Farrar, Burt & Co. v. Powell

71 Vt. 247 | Vt. | 1899

Taft, J.

The first point raised is that the bill is multifarious. A demurrer for multifariousness holds only when the orator claims several matters of different natures. When one general right is claimed by the bill, though the defendants have seperate and distinct rights, a demurrer will not hold. Lewis v. St. Albans I. & S. Works, 50 Vt. 477; Smith v. Scribner, 59 Vt. 96. There is but one general right claimed by the bill before us. That is, that the assignees shall account for the property which came into their hands by virtue of the assignment from the defendant Goodspeed. No one is made a party defendant unless it is alleged in the bill that he has been in some way connected with the fraudulent disposition of the property or, in some manner, with the proceedings in respect to it. The matters of the bill are not of different natures, and therefore the bill is not multifarious.

The assignment was made by Goodspeed to Powell, Robb and Lambert, in terms, under R. L. chap. 94. It is suggested that the chapter was repealed, by implication, by the passage of the law relating to voluntary insolvency, — No. 1, Acts 1876. If the assignment law was in force, the *250assignment was invalid as to the orators, if they so elected, the assignees being creditors of the assignors, but would have been valid if the orators had assented thereto. Merrill v. Englesby, 28 Vt. 150. If the law of assignments was repealed, in the manner claimed, the assignment was good as a common law one. See Mason v. Hidden, 6 Vt. 600, and Hall v. Denison, 17 Vt. 310. A common law assignment must be assented to in order to bind a creditor. The result is that if treated as either a statutory or a common law assignment, the bill cannot be maintained. The orators dissented, as shown by the fact that after the assignment by Goodspeed they brought a suit at law against him and attached the assigned property, and in that suit obtained judgment for the amount of their claim.

When the assignment was made, whether it was a common law or a statutory one, it was competent for the orators in the first place to have treated it as operative and valid, and claim their rights under it, or they could have disaffirmed the assignment, a contract made for their benefit.
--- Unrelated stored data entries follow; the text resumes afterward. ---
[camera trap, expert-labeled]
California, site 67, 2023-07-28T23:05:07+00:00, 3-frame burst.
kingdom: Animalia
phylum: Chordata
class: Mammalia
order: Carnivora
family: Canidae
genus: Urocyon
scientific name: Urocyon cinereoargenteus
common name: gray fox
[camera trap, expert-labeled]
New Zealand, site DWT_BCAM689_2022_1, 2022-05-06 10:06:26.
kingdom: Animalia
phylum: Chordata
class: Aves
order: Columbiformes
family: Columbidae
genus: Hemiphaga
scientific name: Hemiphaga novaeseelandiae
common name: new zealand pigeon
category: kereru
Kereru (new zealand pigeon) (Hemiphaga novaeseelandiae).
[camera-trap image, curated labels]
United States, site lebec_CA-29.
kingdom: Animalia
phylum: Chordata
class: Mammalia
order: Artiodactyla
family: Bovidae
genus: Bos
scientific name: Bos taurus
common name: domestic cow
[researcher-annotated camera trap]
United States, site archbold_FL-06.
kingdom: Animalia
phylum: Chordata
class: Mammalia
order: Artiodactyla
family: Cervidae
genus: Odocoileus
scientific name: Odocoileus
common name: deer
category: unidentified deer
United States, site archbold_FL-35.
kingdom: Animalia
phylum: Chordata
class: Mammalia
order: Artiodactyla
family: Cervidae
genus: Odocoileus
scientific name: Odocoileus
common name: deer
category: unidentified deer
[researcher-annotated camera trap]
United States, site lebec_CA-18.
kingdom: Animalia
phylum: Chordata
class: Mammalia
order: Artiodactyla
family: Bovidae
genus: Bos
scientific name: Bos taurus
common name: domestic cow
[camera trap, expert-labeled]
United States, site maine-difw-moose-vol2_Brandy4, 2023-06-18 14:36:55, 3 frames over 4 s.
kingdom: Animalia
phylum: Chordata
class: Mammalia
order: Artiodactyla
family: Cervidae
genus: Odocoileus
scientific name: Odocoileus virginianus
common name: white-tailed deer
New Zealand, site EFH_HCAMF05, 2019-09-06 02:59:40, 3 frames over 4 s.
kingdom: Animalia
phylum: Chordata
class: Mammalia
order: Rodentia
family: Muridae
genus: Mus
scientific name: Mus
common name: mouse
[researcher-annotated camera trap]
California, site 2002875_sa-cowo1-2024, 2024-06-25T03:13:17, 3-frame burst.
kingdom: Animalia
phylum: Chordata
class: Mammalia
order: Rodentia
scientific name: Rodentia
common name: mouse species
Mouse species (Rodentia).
Bishop v. Catlin, 28 Vt. 71. They treated it as not binding upon them, and proceeded at once to attach the assigned property and hold it independent of the assignment, or any rights of the assignees to it. The orators could not do both. They could not at the same time treat the assignment as valid and invalid. Having chosen the latter course and attached the assigned property, or a large part of it, upon the ground that the assignment was illegal, they cannot now abandon that position, ratify the assignment and maintain this proceeding. It was not the bringing of the suit and obtaining judgment that determined their election. That, they had a right to do. Bank v. Deming, 17 Vt. 366. It was disaffirming the assignment by an attachment of the assigned property which barred them from maintaining the position they now assume. Having made an election they are bound by it, whatever the result of the attachment may have been. If a person has *251two rights that are inconsistent with each other, as when one action is founded on an affirmance, and the other on a disaffirmance, of a contract or sale of property, if he seeks one of the rights he is barred from taking a different position in seeking the other. White v. White, 68 Vt. 161.

The decree dismissing the bill was correct; the same is affirmed and cause remanded.